And no, Australia is not a utopia but its a bloody great place. Much better than any other place in the world and I lived in several countries, including continental EU and UK. Non of them, in my opinion, come even close to this place.

I didn't expect employers greeting me at the airport with job offers, and I didn't expect people greeting me with red carpet. Was realistic and wasn't disappointed.

This is not an immigration advice


----------



## Dexter

Editor, you may want to clearly state that "temporary employment" or "migration for profit" does not work in Australia. The costs of visa, ticket and other are so high that EU and US are a lot more attractive than AU. 

I agree with Boboa - the start is tough here but as you progress it becomes better than any other country - mainly due to stable economy and relaxed work environment. Sometimes the amount of leniency at work may get even a bit annoying.


----------



## Ephestion

Maybe there should be a thread for why you shouldn't migrate to Australia?

1. Highest income tax rates in the Western world (exagerated but still very high)
2. Land costs a fortune compared to the median wage of $48000 - 400K and over for a house.
3. You can't get on a plane for 90 euros and be in Paris, Rome, Berlin etc infact going from one city to another can cost as high as $500
4. There is a monotonic culture in every city, town and village. Which is depressing for cosmopolitan people.
5. You have to work 20 to 30 years to payoff a home loan 
6. You will be working everday like a robot, you may see a kangaroo in teh first three years, after that it will be traffic lights and rat race.
7. If you lose yourself on the roads and end up in an Aboriginal Reserve, you will most likely be murdered which is why white people don't live/go there.
8. If your from Britain or Germanic you will love how much beer you can afford
but If your from Southern Europe you will hate the fact there is not a single decent wine.
10. You will be called names no matter where you come from, Brits will be called Poms, Southern Europeans will be called Wogs, Asians and other will have their respective racial terms.
11. Food will cost so much you will be sharing a single avacado between 4 people.

I have no idea why the British owner of this web site wants to encourage more migration?


----------



## louiseb

Ephestion said:


> Maybe there should be a thread for why you shouldn't migrate to Australia?
> 
> 1. Highest income tax rates in the Western world (exagerated but still very high)
> 2. Land costs a fortune compared to the median wage of $48000 - 400K and over for a house.
> 3. You can't get on a plane for 90 euros and be in Paris, Rome, Berlin etc infact going from one city to another can cost as high as $500
> 4. There is a monotonic culture in every city, town and village. Which is depressing for cosmopolitan people.
> 5. You have to work 20 to 30 years to payoff a home loan
> 6. You will be working everday like a robot, you may see a kangaroo in teh first three years, after that it will be traffic lights and rat race.
> 7. If you lose yourself on the roads and end up in an Aboriginal Reserve, you will most likely be murdered which is why white people don't live/go there.

◆ **Excerpts from a spatial dataset**:

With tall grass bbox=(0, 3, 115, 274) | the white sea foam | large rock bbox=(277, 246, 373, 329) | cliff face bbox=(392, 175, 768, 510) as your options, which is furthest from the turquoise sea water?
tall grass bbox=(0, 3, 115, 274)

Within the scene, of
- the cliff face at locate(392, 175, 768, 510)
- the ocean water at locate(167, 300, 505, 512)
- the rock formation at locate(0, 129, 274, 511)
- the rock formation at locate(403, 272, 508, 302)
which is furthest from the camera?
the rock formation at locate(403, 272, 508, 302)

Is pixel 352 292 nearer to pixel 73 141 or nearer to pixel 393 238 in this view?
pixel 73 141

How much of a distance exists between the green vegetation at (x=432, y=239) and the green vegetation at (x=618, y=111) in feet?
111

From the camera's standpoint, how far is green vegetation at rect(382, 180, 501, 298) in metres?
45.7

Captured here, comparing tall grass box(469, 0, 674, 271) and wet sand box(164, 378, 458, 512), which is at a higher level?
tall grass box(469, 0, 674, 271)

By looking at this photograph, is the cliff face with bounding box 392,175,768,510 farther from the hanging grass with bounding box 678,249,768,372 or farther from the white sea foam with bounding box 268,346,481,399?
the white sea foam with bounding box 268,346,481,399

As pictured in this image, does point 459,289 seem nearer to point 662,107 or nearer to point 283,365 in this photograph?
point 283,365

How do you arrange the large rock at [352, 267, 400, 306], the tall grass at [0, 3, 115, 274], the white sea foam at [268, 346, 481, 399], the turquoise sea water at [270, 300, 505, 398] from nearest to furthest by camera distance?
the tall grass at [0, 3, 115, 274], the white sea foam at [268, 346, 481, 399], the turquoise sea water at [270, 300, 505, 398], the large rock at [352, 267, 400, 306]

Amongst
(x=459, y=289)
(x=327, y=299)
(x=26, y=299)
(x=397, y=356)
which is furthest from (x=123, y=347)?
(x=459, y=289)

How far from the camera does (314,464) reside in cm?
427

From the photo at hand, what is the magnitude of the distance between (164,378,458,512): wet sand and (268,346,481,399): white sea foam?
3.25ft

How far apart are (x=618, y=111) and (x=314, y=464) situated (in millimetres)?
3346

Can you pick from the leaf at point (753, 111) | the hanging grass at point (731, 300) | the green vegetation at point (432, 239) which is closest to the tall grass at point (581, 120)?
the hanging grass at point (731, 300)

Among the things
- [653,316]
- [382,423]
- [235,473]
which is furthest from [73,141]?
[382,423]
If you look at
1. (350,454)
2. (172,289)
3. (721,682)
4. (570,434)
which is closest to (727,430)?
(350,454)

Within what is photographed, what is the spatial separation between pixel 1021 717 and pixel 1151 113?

◆ **REQUIRED ACTIONS**:
A. List every city that the forum thread on migrating to Australia names.
B. Set down word for word the part of the forum thread on migrating to Australia that opens with the words containing "This is not" and closes with "a bit annoying.".

◆ **TASK-BY-TASK ANSWERS**:
A. Paris, Rome, Berlin

B.
This is not an immigration advice


----------



## Dexter

Editor, you may want to clearly state that "temporary employment" or "migration for profit" does not work in Australia. The costs of visa, ticket and other are so high that EU and US are a lot more attractive than AU. 

I agree with Boboa - the start is tough here but as you progress it becomes better than any other country - mainly due to stable economy and relaxed work environment. Sometimes the amount of leniency at work may get even a bit annoying.